A wise, young pastor whose congregation is experiencing healthy growth put this question to me:
“I love the unity we have in our church right now.
How can we maintain it as we continue to grow?”
Here are the answers I’ve shared so far: (Read the first full post here and the second post here.)
(1) Don’t ever forget that you are in a spiritual war (Ephesians 6:10-20). Someone powerful is out to destroy your church, especially if it’s effective at making disciples.
(2) Make sure you have a clear, simple, unifying dream for what you believe God wants your church to become or achieve.
(3) Do change wisely. This means that you make (1) the right changes (2) at the right pace, and (3) in the right way.
(4) Communicate change lavishly. For that matter, communicate everything
(5) Maintain personal relationships among your leaders as if they are all-important.
(6) Use orientation sessions and membership classes to clarify “what your church is about.”
(7) Master humility early. Be prepared to be confronted with your errors. As the old saying goes, “Keep your words sweet; you may have to eat them some day.”
(8) Pray on your knees (spiritually, if not physically), as a leadership team, for God’s guidance.
Here are 4 more ways to maintain your unity as you grow.
(9) Be ever-vigilant for false teachers and disruptive personalities.
The New Testament has so many warnings about dangerous intruders into our assemblies that this should probably have been my first point (Matthew 7:15-20, Acts 20:28-31, Romans 16:17, 18, etc.). And it stands to reason that the larger the congregation, the more likely it is to be infested with the invasive species of false teachers and unhealthy, power-seeking personalities. No single leader can be expected to spot every dangerous person; every leader must remain “on the lookout.”

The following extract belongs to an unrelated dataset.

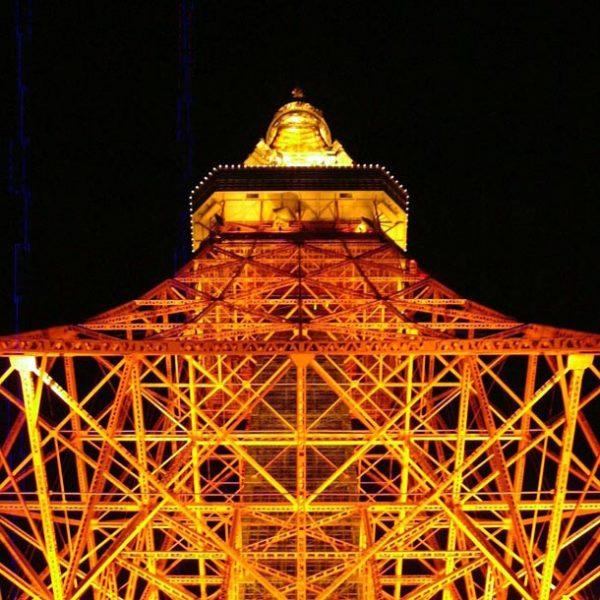 """日本を照らす八方美人。 昼・夜の表情が共に美しい、""""東京タワー""""の魅力に迫る。"""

(10) Be deliberate about your church’s culture.
Culture is the feel of your church, the personality of your church, and it matters, big time. Culture is composed of values, expectations, behavior patterns, communication styles, humor styles (if any!), conflict styles, alliances, factions and more. Everything that makes a “personality” makes an organizational culture.
Do board members spend time together? Do staff members enjoy each other’s company? Do people eat together? Are your church’s leaders required to like each other? How hard and how much do staff members and lay leaders work? How respectful are we of each other? Are we a bunch of quiet introverts or noisy extroverts? Do we have close relationships with each other or are we actually quite shallow? How formal or informal are we? Do we whisper into intercoms or shout down hallways?

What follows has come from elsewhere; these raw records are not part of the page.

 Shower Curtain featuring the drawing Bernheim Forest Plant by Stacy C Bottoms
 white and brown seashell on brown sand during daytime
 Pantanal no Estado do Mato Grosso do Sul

More than likely, if your church has had the same senior pastor for more than a few years, the culture of the church has been “set” (as in, concrete) by that individual. The personality of the church is probably his personality.
I’m suggesting that you become and stay aware of your church’s culture. Find out if it’s healthy or not. Be careful about who you ask about this. The wrong people – those who are swimming in it and used to it – will not give you accurate answers.
Find out why your church’s culture is healthy or not. Take action now if it’s needed; it won’t get better all by itself.
(11) Adapt your leadership style as your congregation grows.
So much has been written about this for so long that I’m quite surprised when I encounter pastors who insist on trying to lead their churches in the same way they led them several years and several hundred persons ago:
“My leadership style has served me well. It got me here; I’m sticking with it.”
The folks who came to the church because it was smaller, helped to ruin it (in some people’s minds) by making it larger.
Eventually, the pastor faces the difficult decision of whether he’s going to become a next-sized-church pastor – leading more, training more, delegating more, and doing personal care-giving less – or whether he will stick with his small-church shepherding style and see the congregation stagnate, shrink or even implode as a result.
(12) Similarly, the church must adapt its governance style while the main leader is adapting his leadership style.
Put succinctly, the larger the congregation the less democratic it’s able to be. Individual members must accept the fact that their voices will carry less weight. Typically, the role of the board changes from involvement in many decisions to monitoring and supporting the senior leader; from playing in the soccer field to continually revising the boundaries of the soccer field which the senior leader, staff and volunteers play in.
Can your church maintain its delightful unity as it grows? Absolutely, but it will take intentional effort and constant watchfulness on the part of – ideally – multiple, prayerful leaders.